Core machine learning concepts that form the basis for all other learning. Includes fundamental terminology, data concepts, and basic ML paradigms.

KNN - K-Nearest Neighbors

Concepts related to the K-Nearest Neighbors algorithm including distance metrics, lazy learning, and KNN applications.

TREE - Decision Trees

Concepts related to decision tree algorithms including splitting criteria, tree structure, entropy, information gain, and pruning.

LOGREG - Logistic Regression

Concepts related to logistic regression including sigmoid functions, binary and multiclass classification, maximum likelihood, and softmax.

SVM - Support Vector Machines

Concepts related to support vector machines including margins, hyperplanes, kernel methods, and dual formulation.

CLUST - Clustering

Concepts related to unsupervised learning clustering algorithms, primarily k-means clustering and related metrics.

NN - Neural Networks

Concepts related to basic neural networks including neurons, activation functions, forward/backward propagation, and gradient descent.
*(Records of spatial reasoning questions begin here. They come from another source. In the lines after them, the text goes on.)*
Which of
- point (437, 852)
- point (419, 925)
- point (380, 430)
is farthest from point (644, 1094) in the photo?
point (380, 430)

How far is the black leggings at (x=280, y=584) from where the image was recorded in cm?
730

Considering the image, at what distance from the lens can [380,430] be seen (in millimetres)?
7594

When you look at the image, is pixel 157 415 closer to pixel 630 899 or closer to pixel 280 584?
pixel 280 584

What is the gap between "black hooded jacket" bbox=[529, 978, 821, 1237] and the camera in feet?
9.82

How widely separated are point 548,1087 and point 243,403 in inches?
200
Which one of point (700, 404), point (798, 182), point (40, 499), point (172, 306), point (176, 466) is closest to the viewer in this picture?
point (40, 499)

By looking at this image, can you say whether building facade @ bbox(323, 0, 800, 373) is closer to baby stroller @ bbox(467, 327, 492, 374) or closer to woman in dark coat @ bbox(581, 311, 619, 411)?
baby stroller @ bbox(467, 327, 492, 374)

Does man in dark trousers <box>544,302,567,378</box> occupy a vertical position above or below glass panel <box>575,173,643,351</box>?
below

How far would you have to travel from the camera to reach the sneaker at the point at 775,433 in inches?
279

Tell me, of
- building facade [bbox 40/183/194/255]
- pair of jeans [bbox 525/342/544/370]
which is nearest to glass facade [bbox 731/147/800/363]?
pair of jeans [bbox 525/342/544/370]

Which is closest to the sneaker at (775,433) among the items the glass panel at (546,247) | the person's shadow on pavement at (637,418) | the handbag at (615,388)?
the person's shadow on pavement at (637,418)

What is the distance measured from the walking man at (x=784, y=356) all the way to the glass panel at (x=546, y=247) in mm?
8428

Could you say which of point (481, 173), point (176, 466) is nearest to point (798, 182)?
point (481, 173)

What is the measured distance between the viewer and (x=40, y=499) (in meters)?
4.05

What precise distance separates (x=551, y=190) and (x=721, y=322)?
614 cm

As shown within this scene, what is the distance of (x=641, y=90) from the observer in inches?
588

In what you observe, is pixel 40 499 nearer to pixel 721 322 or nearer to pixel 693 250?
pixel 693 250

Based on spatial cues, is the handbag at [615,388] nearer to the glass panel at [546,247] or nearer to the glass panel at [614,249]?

CNN - Convolutional Networks

Concepts specific to convolutional neural networks including convolution operations, pooling, feature maps, and CNN architectures.

TL - Transfer Learning

Concepts related to transfer learning, pre-trained models, fine-tuning, and domain adaptation.

EVAL - Evaluation Metrics

Concepts related to model evaluation, validation, cross-validation, confusion matrices, and performance metrics.

PREP - Data Preprocessing

Concepts related to data preparation including normalization, standardization, encoding, and feature engineering.

OPT - Optimization

Concepts related to optimization algorithms, regularization techniques, hyperparameter tuning, and model selection.

REG - Regularization

Concepts specific to regularization techniques to prevent overfitting, including L1, L2, dropout, and early stopping.

MISC - Miscellaneous

Other important concepts that don't fit cleanly into the above categories.